The SCLCR (RH) and SCLCL (LH) tool holders take either/both CCMT and CCGT inserts. Both are positive rake inserts (sort of important on a lighter lathe) with chip breakers. CCGT inserts are usually uncoated inserts with a ground edge that are very sharp and are usually used for Aluminum. CCMT inserts come with all sorts of coatings and are used for ferrous applications, mostly. Inserts are common, cheap and available with nose radii suitable for general work.

The advantage of the SCLCX tool holder is that when the shank of the tool is perpendicular to the work piece, the tool can both face and turn without moving the tool. EDIT: It also allows you to turn into a shoulder and then face out due to the 5 degree positive rake geometry of the tool holder.

This is likely the most popular tool holder amongst hobby machinists because the inserts can be used in lathe tools and SCLCX boring bars. Like all inserted tools, you have to learn to use them but they work pretty good.

I use Seco and Iscar tool holders but if I just wanted to try them to see if they worked for me, I would opt for this set from PM:

https://www.precisionmatthews.com/shop/12-turning-tool-set/

For the price, really hard to beat this deal.


----------



## bill70j (Sep 30, 2018)

mikey said:


> I use Seco and Iscar tool holders but if I just wanted to try them to see if they worked for me, I would opt for this set from PM:
> 
> https://www.precisionmatthews.com/shop/12-turning-tool-set/
> 
> For the price, really hard to beat this deal.

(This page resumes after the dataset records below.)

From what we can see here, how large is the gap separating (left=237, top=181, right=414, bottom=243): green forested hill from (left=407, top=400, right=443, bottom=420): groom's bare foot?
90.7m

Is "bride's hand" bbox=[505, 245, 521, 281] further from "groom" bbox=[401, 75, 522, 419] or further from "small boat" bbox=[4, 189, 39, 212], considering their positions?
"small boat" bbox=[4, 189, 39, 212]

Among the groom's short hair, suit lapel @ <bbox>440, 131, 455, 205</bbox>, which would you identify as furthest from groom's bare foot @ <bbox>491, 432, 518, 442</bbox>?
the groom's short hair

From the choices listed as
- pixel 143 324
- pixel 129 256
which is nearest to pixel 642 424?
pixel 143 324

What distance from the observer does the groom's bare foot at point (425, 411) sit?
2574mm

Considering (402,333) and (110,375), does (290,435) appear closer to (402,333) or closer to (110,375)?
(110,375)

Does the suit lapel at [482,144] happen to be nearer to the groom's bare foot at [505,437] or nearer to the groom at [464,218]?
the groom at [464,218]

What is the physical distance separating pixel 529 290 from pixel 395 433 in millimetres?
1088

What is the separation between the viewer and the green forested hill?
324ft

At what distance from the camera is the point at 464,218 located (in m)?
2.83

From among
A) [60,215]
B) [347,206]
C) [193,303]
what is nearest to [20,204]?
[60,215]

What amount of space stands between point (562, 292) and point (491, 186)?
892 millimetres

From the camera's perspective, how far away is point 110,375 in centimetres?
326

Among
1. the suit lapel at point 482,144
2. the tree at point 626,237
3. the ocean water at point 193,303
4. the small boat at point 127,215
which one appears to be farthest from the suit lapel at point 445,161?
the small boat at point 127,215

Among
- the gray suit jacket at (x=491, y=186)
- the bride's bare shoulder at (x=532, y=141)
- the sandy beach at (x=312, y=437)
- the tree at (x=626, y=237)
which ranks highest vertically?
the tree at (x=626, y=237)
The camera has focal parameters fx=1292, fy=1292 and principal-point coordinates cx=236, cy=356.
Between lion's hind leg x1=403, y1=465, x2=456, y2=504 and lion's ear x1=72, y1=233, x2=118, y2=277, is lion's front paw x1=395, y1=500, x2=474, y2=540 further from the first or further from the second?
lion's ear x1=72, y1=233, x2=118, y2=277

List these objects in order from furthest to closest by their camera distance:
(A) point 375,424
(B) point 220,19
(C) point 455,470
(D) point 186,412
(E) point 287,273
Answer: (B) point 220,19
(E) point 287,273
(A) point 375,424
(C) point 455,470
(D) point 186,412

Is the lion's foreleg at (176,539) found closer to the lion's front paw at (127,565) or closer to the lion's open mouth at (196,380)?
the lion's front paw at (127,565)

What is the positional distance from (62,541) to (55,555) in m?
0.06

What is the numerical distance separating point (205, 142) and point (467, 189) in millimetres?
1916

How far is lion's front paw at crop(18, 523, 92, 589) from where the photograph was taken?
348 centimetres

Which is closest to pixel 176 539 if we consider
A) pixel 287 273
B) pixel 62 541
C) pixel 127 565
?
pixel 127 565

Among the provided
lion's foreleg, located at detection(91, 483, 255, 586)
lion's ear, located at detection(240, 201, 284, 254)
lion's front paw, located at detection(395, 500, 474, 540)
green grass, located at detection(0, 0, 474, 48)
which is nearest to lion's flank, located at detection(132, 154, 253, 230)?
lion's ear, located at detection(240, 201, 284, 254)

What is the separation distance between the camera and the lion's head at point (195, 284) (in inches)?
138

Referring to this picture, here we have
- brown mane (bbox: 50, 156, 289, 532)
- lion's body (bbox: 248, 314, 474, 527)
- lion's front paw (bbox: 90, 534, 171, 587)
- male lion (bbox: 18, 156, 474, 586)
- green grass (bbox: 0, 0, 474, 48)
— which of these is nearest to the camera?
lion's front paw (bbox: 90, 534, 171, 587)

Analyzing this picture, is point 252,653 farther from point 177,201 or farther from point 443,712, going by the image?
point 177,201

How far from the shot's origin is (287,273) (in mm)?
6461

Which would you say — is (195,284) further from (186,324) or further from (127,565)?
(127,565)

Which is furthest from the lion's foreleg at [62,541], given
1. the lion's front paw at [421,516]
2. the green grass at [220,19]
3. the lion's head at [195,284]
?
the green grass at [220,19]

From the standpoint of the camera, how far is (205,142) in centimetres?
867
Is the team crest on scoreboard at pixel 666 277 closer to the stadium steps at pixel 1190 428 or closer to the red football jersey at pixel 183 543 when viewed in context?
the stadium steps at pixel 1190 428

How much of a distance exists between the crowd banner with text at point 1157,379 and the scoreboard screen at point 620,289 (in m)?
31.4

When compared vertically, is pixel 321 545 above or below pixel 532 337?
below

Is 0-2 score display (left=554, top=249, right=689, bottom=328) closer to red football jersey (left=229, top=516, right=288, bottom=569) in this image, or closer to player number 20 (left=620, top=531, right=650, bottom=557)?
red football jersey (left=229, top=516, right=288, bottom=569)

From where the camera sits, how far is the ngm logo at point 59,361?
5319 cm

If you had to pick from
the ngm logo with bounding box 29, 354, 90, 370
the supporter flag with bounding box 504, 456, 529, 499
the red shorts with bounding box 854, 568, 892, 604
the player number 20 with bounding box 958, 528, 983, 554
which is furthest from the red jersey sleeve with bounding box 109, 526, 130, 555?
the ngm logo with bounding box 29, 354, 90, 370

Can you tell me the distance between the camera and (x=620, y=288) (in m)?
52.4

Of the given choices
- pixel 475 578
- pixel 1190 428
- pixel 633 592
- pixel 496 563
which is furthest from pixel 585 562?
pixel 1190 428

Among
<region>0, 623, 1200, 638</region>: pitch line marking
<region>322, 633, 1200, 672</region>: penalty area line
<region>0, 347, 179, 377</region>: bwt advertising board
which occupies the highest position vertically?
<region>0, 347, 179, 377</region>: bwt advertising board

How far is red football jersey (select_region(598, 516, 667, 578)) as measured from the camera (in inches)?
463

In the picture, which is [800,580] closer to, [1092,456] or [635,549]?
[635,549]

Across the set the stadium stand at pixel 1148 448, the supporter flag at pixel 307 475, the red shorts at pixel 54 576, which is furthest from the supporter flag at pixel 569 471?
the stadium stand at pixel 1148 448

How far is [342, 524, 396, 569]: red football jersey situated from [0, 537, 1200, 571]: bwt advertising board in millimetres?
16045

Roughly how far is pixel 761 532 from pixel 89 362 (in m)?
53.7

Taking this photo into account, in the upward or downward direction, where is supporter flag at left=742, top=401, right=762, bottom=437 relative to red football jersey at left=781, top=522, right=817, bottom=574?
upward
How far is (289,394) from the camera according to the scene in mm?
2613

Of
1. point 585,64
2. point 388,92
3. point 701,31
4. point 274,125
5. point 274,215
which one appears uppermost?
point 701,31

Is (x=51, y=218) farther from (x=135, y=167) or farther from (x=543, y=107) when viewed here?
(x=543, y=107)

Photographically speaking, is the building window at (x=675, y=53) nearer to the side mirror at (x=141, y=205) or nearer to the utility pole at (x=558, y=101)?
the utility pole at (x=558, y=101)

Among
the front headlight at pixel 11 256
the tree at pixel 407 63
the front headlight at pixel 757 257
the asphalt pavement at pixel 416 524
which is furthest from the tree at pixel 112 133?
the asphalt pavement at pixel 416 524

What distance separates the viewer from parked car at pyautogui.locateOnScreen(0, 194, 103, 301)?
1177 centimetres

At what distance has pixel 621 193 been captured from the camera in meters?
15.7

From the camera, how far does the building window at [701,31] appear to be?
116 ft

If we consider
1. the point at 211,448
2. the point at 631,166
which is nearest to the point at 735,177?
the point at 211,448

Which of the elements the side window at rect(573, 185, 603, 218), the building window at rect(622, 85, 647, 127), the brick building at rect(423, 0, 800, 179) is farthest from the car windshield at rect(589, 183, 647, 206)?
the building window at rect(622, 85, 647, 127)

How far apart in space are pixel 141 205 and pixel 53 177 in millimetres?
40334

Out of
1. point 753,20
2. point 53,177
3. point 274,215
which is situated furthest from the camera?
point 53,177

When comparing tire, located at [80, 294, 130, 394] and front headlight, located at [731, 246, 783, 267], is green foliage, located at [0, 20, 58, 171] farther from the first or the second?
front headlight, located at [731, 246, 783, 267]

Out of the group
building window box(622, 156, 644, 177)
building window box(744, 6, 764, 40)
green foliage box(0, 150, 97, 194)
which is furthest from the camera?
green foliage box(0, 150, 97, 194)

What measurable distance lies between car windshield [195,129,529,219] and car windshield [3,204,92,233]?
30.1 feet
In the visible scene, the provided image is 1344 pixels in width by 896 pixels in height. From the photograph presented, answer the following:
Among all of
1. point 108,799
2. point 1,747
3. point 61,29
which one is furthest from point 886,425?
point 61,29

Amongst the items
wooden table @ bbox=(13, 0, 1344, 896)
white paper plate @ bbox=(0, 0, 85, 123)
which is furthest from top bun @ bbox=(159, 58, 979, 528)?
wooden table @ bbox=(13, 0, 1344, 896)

I agree CCXT inserts are a good, versatile insert.  I use them all the time. 

The PM set of holders and inserts referenced above looks like a good value.  It includes the left and right hand holders.  You may also want to purchase a third holder to get maximum use of the insert,  The L and R holders are designed to use the 80 deg. included angles of the insert only.  A third holder, SCBCR, lets you use the other two, 100 deg angle edges.  I got this 12mm holder that is cheap, but works perfectly well.


----------



## Buffalo21 (Sep 30, 2018)

I bought my CCXT holder from Little Machine Shop, they sell the Tormach brand lathe tools

#5609 SCLCR (right hand) 3/8”

#5610 SCLCL (left hand) 3/8”

#5613 SCMCN (neutral) 3/8”


#5615 SCLCR (right hand) 1/2”

#5616 SCLCL (left hand) 1/2”

#5619 SCMCN (neutral) 1/2”


----------



## MrWhoopee (Sep 30, 2018)

Here's the set I bought
https://www.banggood.com/4pcs-SCLCR...p-1088746.html?rmmds=myorder&cur_warehouse=CN

Good quality, good price, no complaints

Here's the same set with a better price
https://www.ebay.com/itm/S12M-SCLCR...m=232714396398&_trksid=p2047675.c100005.m1851


----------



## Buffalo21 (Sep 30, 2018)

MrWhoopee said:


> Here's the set I bought
> https://www.banggood.com/4pcs-SCLCR...p-1088746.html?rmmds=myorder&cur_warehouse=CN
> 
> Good quality, good price, no complaints
> ...




I’ve order numerous times from BangGood and have had no quality issues, but to some, the 2-4 weeks delivery time, can be an issue. When I order from them, I plan on 4-5 weeks and if arrives before then, its an added bonus.


----------



## bill70j (Sep 30, 2018)

MrWhoopee said:


> Here's the set I bought
> https://www.banggood.com/4pcs-SCLCR...p-1088746.html?rmmds=myorder&cur_warehouse=CN
> 
> Good quality, good price, no complaints
> ...



*MrWhoopee:*

Do you also have the SCBCR holder that allows you to take advantage of the "unused" 2 edges of a the CCXT insert?  Or do you know of a better way to take advantage of those edges?

Bill


----------



## MrWhoopee (Sep 30, 2018)

bill70j said:


> *MrWhoopee:*
> 
> Do you also have the SCBCR holder that allows you to take advantage of the "unused" 2 edges of a the CCXT insert?  Or do you know of a better way to take advantage of those edges?
> 
> Bill



I do have the SCBCR holder, but have never had occasion to use it. It's still in the tube. I also have tooling for CNMG432 inserts, which my SB Heavy 10 seems to handle as long as I don't expect too much.


----------



## Buffalo21 (Sep 30, 2018)

I have both the SCBCR and the SCKCR lathe tools, to utilize the normally unused edges of the CCXT insert edges. I use the SCBCR tool, almost daily, to bevel/demurred the leading edge, unlock the QCTP, insert the SCBCR, lock it down, deburr, unlock and reinstall the original tool, very quick and easy.  The SCKCR tool again uses the normally unused edge, but it not a commonly used as the SCBCR, it can be used to face and turn, but tools like the SCLCR are normally used.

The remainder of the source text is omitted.